◆ EXTRACT PROVIDED:
+++

SEC("raw_tracepoint/sched_switch")
int raw_tp_sched_switch(struct bpf_raw_tracepoint_args *ctx) {
// Direct access to tracepoint arguments
struct task_struct *prev = (struct task_struct *)ctx->args[1];
struct task_struct *next = (struct task_struct *)ctx->args[2];
// Access task information directly (be careful with kernel versions)
u32 prev_pid, next_pid;
bpf_probe_read_kernel(&prev_pid, sizeof(prev_pid), &prev->pid);
bpf_probe_read_kernel(&next_pid, sizeof(next_pid), &next->pid);
// Process context switch information
struct sched_event *event = bpf_ringbuf_reserve(&events, sizeof(*event), 0);
if (event) {
event->prev_pid = prev_pid;
event->next_pid = next_pid;
event->cpu = bpf_get_smp_processor_id();
event->timestamp = bpf_ktime_get_ns();
bpf_ringbuf_submit(event, 0);
}
return 0;
}
🏗️ Cgroup Programs¶
1. Cgroup Device Filter¶
Control device access for processes in a cgroup.

+++

◆ TRY IT:
Can you write the next part of the eBPF program excerpt, starting after its final sentence? The records after this point are separate material and have no connection to the eBPF excerpt.

+++

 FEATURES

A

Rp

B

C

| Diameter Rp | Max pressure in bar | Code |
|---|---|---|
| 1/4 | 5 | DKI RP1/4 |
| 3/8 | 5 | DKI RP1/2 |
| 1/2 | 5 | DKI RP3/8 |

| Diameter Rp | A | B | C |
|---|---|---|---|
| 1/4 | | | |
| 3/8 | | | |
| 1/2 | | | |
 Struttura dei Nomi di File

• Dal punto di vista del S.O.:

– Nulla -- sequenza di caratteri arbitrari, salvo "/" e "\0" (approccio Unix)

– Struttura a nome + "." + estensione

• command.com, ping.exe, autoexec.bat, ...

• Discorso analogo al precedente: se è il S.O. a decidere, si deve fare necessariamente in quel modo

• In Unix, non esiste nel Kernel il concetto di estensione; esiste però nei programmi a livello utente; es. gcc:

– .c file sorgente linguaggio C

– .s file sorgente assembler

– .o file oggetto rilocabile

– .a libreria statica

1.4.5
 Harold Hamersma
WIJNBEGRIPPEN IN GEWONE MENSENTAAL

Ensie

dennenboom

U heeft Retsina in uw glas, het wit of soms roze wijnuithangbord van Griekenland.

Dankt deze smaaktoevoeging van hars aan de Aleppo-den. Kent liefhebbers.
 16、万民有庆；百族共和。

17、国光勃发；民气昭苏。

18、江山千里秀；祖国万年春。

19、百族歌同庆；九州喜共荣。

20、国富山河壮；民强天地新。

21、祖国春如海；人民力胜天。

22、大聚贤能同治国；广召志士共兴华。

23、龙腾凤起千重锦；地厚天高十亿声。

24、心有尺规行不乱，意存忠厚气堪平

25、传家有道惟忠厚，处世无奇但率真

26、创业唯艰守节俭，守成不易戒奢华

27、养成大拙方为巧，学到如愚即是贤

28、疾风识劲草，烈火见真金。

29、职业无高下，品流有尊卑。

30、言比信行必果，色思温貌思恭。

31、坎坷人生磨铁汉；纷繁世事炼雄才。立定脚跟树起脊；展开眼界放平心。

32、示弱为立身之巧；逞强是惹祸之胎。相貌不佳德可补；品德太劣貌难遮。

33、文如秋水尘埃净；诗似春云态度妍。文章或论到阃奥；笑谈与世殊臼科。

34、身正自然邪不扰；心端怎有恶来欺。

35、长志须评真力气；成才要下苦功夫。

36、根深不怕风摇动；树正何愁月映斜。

+++

◆ RESPONSE FOR THIS EXERCISE:
#include <linux/device_cgroup.h>
SEC("cgroup/dev")
int cgroup_device_filter(struct bpf_cgroup_dev_ctx *ctx) {
// Get device information
u32 major = ctx->major;
u32 minor = ctx->minor;
u32 access_type = ctx->access_type;
// Example: Block access to /dev/kmem (major=1, minor=2)
if (major == 1 && minor == 2) {
return 0; // Deny access
}
// Block write access to all block devices for non-root users
if (ctx->type == BPF_DEVCG_DEV_BLOCK &&
(access_type & BPF_DEVCG_ACC_WRITE)) {
u32 uid = bpf_get_current_uid_gid() & 0xFFFFFFFF;
if (uid != 0) {
return 0; // Deny access
}
}
return 1; // Allow access
}
2. Cgroup Socket Programs¶
Filter and control socket operations for processes in a cgroup.
SEC("cgroup/sock")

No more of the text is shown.